===== TEXTABSCHNITT

UN-Chefkontrolleur Blix über die Sicherheitslage im Irak und die bisher vergebliche Suche nach verbotenen Waffen

DER IRAK ZWISCHEN KRIEG UND FRIEDEN

HANS BLIX (74)

hat als Chef der

UNInspekteure im Irak die Suche nach Massenvernichtungswaffen geleitet. Ende Juni scheidet er

aus dem Amt.

Foto: AFP

Herr Blix, was wissen Sie über die derzeitige Arbeit der US-Inspekteure im Irak? Werden sie Bericht erstatten über ihre Arbeit?

Wenn sie irgendwie glaubwürdig erscheinen wollen, müssen sie schon irgendwann damit herauskommen, was sie gefunden haben. Alles, was wir bisher über diese Lkw gehört haben, die mit der Produktion biologischer Waffen in Verbindung gebracht werden, ist unzulänglich. Es bräuchte viel mehr Beweise, um das glaubwürdig zu machen.

Es ist fünf Wochen her, dass Saddam verschwunden ist. Müssten da nicht so langsam etliche gute Hinweise auf dem Tisch liegen?

Viele Leute haben Tipps gegeben, aber wenn dann die Orte kontrolliert wurden, über die sie berichtet haben, fand man nichts. Die Tatsache, dass al Saadi (Saddams Berater) sich gestellt und gesagt hat, dass es keine Massenvernichtungswaffen gab, hat mich dazu gebracht, mich zu fragen, ob es dort je welche gegeben hat. Ich sehe keinen Grund, warum er weiter Angst vor dem Regime haben sollte. Auch andere führende Personen haben das Gleiche gesagt.

Wenn die US-Inspekteure etwas fänden, würde ihnen wahrscheinlich weltweit Misstrauen entgegengebracht. Warum nehmen die USA dieses Risiko auf sich und arbeiten nicht einfach mit Unmovic zusammen?

Derzeit wäre es aufgrund der angespannten Sicherheitslage praktisch nicht machbar, UN-Inspekteure in den Irak zu schicken. Ich habe aber auch den Eindruck, dass die bisher negative Haltung gegenüber den UN-Inspekteuren, die man heraushalten möchte, sich in eine generell abwehrende Haltung gegenüber den UN verändert. Das ist auf verschiedenen Feldern spürbar. Wenn der Sicherheitsrat beschließen würde, dass UN-Inspekteure Beweise, Funde, Berichte an der Seite der Alliierten bestätigen sollten, wäre unsere Organisation bereit, das zu tun.

Ein Krieg ist wegen des Verdachts vorhandener Massenvernichtungswaffen begonnen worden. Wenige Wochen danach wird kaum noch darüber gesprochen. Wie kann das sein?

==========
===== BEREITGESTELLTES MATERIAL

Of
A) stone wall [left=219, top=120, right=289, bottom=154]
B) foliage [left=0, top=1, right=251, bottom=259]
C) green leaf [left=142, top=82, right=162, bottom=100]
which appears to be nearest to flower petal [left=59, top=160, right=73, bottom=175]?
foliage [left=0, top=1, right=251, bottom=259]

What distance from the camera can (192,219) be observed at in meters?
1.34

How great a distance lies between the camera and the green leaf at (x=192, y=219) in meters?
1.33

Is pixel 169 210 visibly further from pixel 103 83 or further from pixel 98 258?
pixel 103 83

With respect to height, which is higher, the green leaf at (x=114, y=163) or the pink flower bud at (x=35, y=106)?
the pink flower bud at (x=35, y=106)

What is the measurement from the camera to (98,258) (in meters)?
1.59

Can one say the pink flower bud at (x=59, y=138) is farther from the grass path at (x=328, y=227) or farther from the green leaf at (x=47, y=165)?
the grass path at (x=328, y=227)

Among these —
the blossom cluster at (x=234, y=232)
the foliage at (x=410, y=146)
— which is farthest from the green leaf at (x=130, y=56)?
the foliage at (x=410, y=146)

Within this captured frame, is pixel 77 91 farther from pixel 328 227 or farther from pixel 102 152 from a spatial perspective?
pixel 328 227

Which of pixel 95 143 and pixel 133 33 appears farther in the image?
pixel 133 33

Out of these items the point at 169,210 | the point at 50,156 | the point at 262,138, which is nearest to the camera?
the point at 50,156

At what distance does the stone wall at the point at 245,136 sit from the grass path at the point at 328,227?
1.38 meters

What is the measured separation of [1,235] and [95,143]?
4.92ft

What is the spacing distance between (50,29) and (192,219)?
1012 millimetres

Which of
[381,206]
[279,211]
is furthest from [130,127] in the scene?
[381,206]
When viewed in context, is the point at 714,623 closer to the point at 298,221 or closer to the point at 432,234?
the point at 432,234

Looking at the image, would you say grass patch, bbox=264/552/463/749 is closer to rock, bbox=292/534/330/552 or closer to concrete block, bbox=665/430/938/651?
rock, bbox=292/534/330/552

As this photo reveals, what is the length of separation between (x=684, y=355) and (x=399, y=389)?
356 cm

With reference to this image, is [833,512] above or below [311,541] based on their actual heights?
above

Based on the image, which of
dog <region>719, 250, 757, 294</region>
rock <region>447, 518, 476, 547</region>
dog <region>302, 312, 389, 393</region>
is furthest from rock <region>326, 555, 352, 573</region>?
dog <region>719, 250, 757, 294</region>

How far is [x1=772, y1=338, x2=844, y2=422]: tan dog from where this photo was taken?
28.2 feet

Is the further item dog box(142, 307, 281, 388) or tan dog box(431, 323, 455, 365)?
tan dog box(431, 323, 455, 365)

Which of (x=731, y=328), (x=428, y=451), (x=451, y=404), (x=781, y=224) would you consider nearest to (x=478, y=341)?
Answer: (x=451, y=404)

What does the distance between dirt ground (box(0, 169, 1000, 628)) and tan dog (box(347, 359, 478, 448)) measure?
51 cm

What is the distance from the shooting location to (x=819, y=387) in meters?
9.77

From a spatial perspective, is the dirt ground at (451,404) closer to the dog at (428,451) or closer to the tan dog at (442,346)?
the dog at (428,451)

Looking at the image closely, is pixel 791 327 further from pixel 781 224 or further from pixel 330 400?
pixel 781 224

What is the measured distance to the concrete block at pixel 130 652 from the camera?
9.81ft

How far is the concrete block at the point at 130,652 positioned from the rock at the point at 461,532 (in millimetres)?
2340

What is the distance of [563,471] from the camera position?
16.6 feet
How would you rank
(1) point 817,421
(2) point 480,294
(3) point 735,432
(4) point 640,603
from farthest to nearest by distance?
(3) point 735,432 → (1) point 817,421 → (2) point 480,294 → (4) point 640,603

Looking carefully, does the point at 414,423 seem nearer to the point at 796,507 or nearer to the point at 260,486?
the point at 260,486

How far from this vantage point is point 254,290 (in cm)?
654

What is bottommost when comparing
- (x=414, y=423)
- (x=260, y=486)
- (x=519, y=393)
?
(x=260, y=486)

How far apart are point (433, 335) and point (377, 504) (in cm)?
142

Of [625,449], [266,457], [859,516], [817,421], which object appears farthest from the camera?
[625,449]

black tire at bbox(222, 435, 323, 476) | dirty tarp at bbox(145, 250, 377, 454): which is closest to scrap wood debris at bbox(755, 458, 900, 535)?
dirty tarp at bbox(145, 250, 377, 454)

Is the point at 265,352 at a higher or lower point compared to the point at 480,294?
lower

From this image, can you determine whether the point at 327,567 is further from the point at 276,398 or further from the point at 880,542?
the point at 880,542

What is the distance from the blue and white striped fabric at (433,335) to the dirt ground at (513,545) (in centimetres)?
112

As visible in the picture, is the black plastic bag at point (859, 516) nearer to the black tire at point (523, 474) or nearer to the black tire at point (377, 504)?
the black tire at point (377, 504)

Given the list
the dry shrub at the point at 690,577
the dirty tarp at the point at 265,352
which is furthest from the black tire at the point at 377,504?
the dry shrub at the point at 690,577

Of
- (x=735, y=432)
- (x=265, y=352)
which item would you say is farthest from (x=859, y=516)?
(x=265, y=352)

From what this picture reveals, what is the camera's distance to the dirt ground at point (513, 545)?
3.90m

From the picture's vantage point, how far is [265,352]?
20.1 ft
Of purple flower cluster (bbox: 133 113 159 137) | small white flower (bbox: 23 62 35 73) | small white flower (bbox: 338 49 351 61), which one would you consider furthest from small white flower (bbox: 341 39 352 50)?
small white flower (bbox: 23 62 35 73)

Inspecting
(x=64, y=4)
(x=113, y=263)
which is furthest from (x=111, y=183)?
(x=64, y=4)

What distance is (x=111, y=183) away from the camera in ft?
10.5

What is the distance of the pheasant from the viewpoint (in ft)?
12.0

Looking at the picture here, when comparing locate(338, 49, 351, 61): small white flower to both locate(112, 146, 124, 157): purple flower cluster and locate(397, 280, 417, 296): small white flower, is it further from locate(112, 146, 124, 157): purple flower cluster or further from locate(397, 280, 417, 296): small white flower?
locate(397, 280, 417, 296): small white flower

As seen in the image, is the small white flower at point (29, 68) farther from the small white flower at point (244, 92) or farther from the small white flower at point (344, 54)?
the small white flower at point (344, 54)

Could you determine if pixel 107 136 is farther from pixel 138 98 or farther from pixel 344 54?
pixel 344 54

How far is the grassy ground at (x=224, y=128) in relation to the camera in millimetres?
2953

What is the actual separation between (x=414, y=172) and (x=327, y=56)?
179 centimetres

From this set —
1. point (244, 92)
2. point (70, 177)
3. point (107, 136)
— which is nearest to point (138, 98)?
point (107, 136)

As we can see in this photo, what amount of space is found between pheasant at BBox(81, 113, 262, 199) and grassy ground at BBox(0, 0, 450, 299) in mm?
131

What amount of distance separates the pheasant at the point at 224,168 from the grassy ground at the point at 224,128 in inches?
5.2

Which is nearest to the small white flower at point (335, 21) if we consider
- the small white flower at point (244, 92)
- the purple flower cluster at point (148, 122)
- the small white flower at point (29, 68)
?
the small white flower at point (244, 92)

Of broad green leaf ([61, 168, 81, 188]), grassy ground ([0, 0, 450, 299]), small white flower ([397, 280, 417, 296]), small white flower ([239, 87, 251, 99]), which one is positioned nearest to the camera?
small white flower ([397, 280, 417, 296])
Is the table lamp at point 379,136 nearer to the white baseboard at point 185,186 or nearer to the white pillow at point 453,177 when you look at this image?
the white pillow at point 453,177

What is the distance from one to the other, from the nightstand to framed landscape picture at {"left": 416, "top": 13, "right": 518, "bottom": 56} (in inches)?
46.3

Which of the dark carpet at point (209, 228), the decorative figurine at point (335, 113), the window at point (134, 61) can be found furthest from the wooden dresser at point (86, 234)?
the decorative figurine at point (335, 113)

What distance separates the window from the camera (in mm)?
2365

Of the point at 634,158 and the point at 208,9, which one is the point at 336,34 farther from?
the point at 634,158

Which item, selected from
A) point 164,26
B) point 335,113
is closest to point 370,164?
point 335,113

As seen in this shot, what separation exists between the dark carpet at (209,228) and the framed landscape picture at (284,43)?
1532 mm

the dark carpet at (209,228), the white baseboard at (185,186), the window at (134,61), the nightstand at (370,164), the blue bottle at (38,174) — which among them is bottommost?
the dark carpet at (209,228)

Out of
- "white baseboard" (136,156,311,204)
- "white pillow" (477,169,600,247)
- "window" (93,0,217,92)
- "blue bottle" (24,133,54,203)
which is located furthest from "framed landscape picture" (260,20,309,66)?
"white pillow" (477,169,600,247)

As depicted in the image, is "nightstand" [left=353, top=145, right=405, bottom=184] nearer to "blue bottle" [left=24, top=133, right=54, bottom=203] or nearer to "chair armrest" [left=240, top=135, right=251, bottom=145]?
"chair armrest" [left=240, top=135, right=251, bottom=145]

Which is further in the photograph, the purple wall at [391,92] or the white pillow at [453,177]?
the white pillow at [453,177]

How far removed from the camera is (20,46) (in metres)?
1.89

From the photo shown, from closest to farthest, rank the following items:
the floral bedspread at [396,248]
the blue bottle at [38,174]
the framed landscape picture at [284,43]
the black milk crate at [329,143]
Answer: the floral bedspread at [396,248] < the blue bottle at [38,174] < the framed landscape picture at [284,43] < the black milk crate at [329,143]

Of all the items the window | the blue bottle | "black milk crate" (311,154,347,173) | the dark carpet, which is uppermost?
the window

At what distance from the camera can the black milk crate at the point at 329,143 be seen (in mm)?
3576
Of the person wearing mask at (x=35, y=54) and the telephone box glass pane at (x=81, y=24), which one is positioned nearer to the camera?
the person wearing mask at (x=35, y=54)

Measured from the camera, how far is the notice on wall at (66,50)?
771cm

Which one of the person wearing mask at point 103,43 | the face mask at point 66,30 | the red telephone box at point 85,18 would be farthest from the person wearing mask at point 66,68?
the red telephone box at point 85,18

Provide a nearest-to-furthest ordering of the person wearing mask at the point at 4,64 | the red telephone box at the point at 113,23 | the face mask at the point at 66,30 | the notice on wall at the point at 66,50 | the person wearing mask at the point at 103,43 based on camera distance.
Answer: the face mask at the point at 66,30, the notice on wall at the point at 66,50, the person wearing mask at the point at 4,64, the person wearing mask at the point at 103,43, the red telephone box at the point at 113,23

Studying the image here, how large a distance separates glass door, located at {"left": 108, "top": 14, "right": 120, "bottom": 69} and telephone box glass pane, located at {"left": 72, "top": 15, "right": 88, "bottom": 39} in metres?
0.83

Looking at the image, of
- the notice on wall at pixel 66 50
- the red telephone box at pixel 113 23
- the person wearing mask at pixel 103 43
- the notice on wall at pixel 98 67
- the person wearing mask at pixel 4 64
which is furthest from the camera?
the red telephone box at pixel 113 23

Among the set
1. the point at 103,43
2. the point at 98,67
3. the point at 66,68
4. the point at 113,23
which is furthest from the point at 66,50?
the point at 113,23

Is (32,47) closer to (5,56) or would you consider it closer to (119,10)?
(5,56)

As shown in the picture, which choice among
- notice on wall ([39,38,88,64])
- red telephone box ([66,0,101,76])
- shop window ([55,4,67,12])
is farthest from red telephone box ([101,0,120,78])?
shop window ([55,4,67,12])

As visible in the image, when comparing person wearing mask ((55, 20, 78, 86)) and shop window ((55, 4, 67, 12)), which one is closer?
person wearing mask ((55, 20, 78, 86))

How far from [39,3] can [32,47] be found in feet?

==========

ZU ERLEDIGENDE AUFGABE: Kannst du das Interview mit Hans Blix von "Derzeit wäre es" bis "das zu tun." erneut wiedergeben und dabei "Organisation" in "Behörde" ändern?

ANTWORTFELD:
Derzeit wäre es aufgrund der angespannten Sicherheitslage praktisch nicht machbar, UN-Inspekteure in den Irak zu schicken. Ich habe aber auch den Eindruck, dass die bisher negative Haltung gegenüber den UN-Inspekteuren, die man heraushalten möchte, sich in eine generell abwehrende Haltung gegenüber den UN verändert. Das ist auf verschiedenen Feldern spürbar. Wenn der Sicherheitsrat beschließen würde, dass UN-Inspekteure Beweise, Funde, Berichte an der Seite der Alliierten bestätigen sollten, wäre unsere Behörde bereit, das zu tun.